● **Dataset extract**:
start
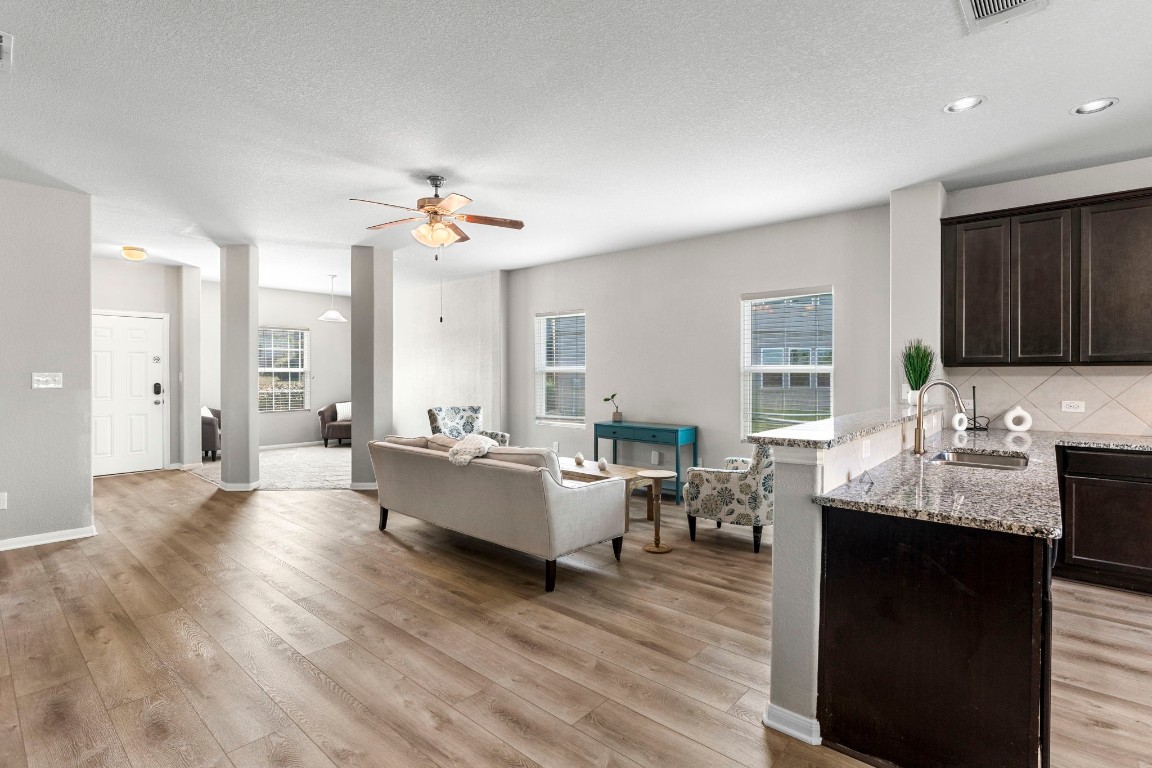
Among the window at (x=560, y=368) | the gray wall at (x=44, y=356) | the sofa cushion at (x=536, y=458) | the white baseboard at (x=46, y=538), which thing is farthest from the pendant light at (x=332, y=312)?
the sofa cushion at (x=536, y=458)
end
start
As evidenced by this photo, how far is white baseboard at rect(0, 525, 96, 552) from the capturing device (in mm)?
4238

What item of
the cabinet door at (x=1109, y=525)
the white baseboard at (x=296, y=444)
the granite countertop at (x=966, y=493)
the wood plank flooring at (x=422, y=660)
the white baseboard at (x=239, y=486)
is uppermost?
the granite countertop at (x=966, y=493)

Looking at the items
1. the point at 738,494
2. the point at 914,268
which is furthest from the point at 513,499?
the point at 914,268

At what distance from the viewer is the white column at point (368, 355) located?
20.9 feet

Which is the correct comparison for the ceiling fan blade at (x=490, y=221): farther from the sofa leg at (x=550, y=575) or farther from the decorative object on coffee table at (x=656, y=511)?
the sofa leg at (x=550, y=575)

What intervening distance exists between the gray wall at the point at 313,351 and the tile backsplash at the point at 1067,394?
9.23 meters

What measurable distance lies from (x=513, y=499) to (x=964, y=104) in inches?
end
● **Task directions**:
Please retype the records word for word, starting with the line containing "What intervening distance" and going on through the line containing "What measurable distance".

● **The completed task**:
What intervening distance exists between the gray wall at the point at 313,351 and the tile backsplash at the point at 1067,394?
9.23 meters

What measurable distance lies from (x=513, y=499) to (x=964, y=104) in inches?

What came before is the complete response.